As demandas de recrutamento e seleção ao longo da história

Organizações abrindo e fechando muitas vezes as mesmas posições, picos de contratação por ciclo de produção x demanda, recrutamento mais especializado, recrutamento operacional, recrutamento estratégico. Não há um cenário frequente e padrão para um profissional de Atração de Talentos. O contexto financeiro, cultural, processual, oscila de acordo com a cultura do país requisitante, oscila com a legislação local, oscila com o ciclo de produção, com o ciclo do produto ou com o ciclo de prestação de serviço, oscila de acordo com nível de especialização e senioridade. Esse é o cenário com que os profissionais de recrutamento e seleção se deparam dia após dia. E 2020 nos trouxe outro impulsionador de mudança: o trabalho remoto.

A caminha da área de atração de talentos

Refletindo sobre as demandas de recrutamento, comecei a lembrar-me do volume imenso de recrutamento e seleção operacional de um empregador de varejo, com picos de demandas relacionados ao ciclo de produção e aumento de consumo no ano. Filas enormes para atendimento presencial, precedidas por horas de triagem de currículos impressos, divulgação em jornais, divulgação de rua ao redor da unidade da empresa.

O recrutador precisava ter um olhar para o local, entendendo a demanda da organização, mas buscando alternativas locais para buscar os candidatos operacionais, barateando o custo de transporte, reduzindo o tempo de deslocamento (que no caso do Rio de Janeiro, no pico de trânsito, pode chegar a 3h de ida e 3h de volta). Ainda era um recrutador que estava construindo seu lugar de atuação tentando se distanciar de questões históricas de captação de candidatos, que foram muito permeadas pelos processos de industrialização e pelo êxodo populacional.

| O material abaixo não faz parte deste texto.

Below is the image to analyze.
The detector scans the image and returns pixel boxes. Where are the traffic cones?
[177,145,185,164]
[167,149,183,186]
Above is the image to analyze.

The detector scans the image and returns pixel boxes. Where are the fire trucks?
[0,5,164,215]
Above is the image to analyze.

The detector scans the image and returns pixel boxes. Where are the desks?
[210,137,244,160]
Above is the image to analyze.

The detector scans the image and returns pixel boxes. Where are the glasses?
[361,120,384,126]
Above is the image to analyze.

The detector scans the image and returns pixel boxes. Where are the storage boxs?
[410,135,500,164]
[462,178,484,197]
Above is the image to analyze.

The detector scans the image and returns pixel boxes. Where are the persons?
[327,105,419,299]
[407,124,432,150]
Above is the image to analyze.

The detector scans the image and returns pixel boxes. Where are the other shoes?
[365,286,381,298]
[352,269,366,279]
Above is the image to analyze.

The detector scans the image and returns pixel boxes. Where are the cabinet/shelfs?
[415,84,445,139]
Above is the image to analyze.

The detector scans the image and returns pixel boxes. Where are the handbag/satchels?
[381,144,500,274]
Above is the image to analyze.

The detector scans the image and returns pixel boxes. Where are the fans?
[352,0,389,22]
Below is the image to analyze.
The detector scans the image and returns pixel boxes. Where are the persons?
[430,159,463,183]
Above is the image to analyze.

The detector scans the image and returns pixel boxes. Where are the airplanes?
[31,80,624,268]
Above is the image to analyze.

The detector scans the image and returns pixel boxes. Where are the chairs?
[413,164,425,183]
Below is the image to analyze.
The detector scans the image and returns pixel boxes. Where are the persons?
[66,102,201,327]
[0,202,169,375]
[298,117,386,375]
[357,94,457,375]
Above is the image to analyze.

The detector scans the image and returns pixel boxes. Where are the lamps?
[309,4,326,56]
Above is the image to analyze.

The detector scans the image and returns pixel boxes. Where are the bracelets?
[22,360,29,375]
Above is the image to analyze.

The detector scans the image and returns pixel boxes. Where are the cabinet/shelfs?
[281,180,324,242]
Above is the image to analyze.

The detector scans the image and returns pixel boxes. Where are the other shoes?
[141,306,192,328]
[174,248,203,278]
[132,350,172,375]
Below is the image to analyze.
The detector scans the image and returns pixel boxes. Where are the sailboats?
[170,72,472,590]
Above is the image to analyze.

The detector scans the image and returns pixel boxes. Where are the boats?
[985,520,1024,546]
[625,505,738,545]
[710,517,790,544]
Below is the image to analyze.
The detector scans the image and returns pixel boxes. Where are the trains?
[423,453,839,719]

O tempo passou. E numa grande empresa de comercialização de tecnologia no final dos anos 90 e início dos anos 2000 surgiu uma nova demanda de programadores em linguagem  C++, Java. E o perfil do recrutador mudou. Ele teve que estudar o que era aquela nova demanda de recrutamento. Naquela época, o Yahoo e o Google surgiam, mas ainda não popularizados, ainda tínhamos a cultura de busca de conhecimento em enciclopédias, livros. Não havia redes sociais para captação de candidatos, timidamente o Linkedin viria a surgir em 2002, mas ainda sem grande expressão, não havia portais unificados globais para buscar esses candidatos.

O primeiro desafio de recrutamento e seleção era local, onde achar o candidato mais capacitado, ainda dependia muito de anúncios impressos. Tínhamos um alto custo de divulgação das vagas, contratação de empresas de consultoria, demanda de perfil organizado de recrutador para manter os dados impressos ao alcance das mãos. E ainda tendo que atender a uma captação que tanto ele quanto o próprio mercado pouco conheciam.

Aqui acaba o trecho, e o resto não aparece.